Доброта, проявленная к ближним Матроной и Агафией за истекшие годы их сознательной жизни, возвращалась теперь к ним сторицею. Господь помогал им через добрых людей, которых они с благодарностью помнили всю жизнь. Но ощущая близость Господа и видя воочию на себе проявление Его благого промысла, исповедницы Христовы благодарили в первую очередь Бога. Эта благодарность была следствием их глубокого смирения и ощущения своего недостоинства. Именно поэтому при каждом благодеянии Божием сестры не переставали искренне удивляться, никак не ожидая именно себе милостей от Него. Благодарили они всегда слезно и с умилением, и эта тихая радость от любви к Богу каждый раз преисполняла их простые сердца. Их удивляло не то, что Господь милосерд и благ, эту истину они опытно познали еще в детстве, — удивляло их то, что именно им, никчемным и последним, Бог являет такие блага и такое долготерпение. Это искреннее смирение рождало в сестрах глубокое благоговение и любовь к Богу — любовь живую, которая все больше и больше наполняла их сердца и передавалась их ближним.
Поневоле большинство ссыльных стало относиться к сестрам с уважением и почтением. В их присутствии никто не ругался бранными словами, многие проникались к подвижницам искренней любовью. Удивительным был случай, когда один из начальников во всеуслышание сказал в адрес сестёр следующие слова:
— Благодарите их, что у нас такой урожай!
Это было похвалой не столько трудовым заслугам девиц, сколько признанием всепобеждающей Силы Божией.
Одно время Агафии даже доверили охранять склады и вооружили ее «берданкой», вспоминала с улыбкой впоследствии сама старица.
Но вскоре девушкам пришлось ненадолго расстаться. Закончилась их работа на земле, знакомая с детских лет. Ссыльных, и в их числе Агафию, Евфимию и Ксению, неожиданно увезли в Акмолинск на строительство этого индустриального города.

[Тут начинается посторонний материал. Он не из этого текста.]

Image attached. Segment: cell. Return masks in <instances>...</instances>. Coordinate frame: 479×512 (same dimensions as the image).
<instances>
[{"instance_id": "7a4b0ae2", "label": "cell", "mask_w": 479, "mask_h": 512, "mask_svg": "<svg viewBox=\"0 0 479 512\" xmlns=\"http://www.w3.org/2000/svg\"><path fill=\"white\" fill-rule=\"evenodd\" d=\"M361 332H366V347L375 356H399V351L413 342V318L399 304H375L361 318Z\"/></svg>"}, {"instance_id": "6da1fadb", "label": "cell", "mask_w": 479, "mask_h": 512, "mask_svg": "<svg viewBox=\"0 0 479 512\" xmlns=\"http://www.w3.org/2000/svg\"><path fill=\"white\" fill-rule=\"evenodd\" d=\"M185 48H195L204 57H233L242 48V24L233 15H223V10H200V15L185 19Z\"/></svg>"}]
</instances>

Акмола, как раньше назывался этот город-крепость, был основан русскими поселенцами в 1830 году на берегу реки Ишим. В тридцатые и сороковые годы власти предприняли в нем грандиозное строительство. Возводились многоэтажные дома, заводы и учреждения. Все строительство велось силами заключенных, как и многие прочие стройки Казахстана того времени. Один большой лагерь представляла из себя казахстанская земля, пропитанная потом и кровью сотен тысяч советских невольников. Все работы велись вручную, почти без всякой техники.
Матрону, как нетрудоспособную, оставили на старом месте. Ей было отказано в жилье, причем поселенцам было запрещено брать ее к себе и давать ночлег. Матрона осталась одна под открытым небом. Недалеко от того места, где жили и работали поначалу девушки, была птицефабрика, на которой трудилась одна добрая и благочестивая женщина. Звали ее Мария, по фамилии Царёва. Сестры запомнили ее на всю жизнь и впоследствии часто вспоминали эту женщину добрым словом и молились о ней. Мария не побоялась приютить у себя дома оставленную Матрону. По вечерам девушка приходила к ней, а рано утром уходила. Так продолжалось с Пасхи до Покрова, когда наконец и Матрону отвезли в тот же город, где трудились Агафия с двоюродными сестрами. Создавалось впечатление, что даже власти не в силах разлучить Агафию и Матрону, — так сильно связывала их любовь друг к другу.
По воспоминаниям стариц, на стройке было очень тяжело. Строили они многоэтажные дома, все приходилось делать вручную. Раствор девушки таскали на себе, как потом вспоминали:
— Несешь на девятый этаж этот раствор, а назад еще труднее, ведь в кандалах.
Так, в кандалах, пришлось работать им первое время. Потом стало полегче, стали даже отпускать изредка в храм, который в городе не закрывался все годы советской власти. В храм ходили в той же испачканной цементным раствором одежде, в которой и работали, — другой, сменной, у сестер не было. В те воскресные дни, когда девушкам удавалось попасть в церковь, они пели на клиросе. Регент там был профессиональный и очень образованный, до революции управлявший большим хором в двести человек в одном из московских храмов. Приходилось ему венчать князей и генералов, о чем он с удовольствием любил рассказывать.
Однажды он решил с сестрами разучить нотную и довольно сложную в исполнении Херувимскую. Положив перед ними ноты, регент, задавая тон, несколько раз пытался вместе с девушками приступить к пению. Но каждый раз что-то не удавалось и не складывалось в их исполнении. Регент сердился на сестёр, думая, что те ошибаются. Наконец, посмотрев в ноты, он с изумлением увидел, что девицы поют правильно, а ошибается и поет неверно он. Но самым удивительным для него было то, что нотный лист лежал перед сестрами перевернутым. Нот они, конечно, не знали, зато пели очень хорошо, обладая слухом, музыкальной памятью и красивыми голосами.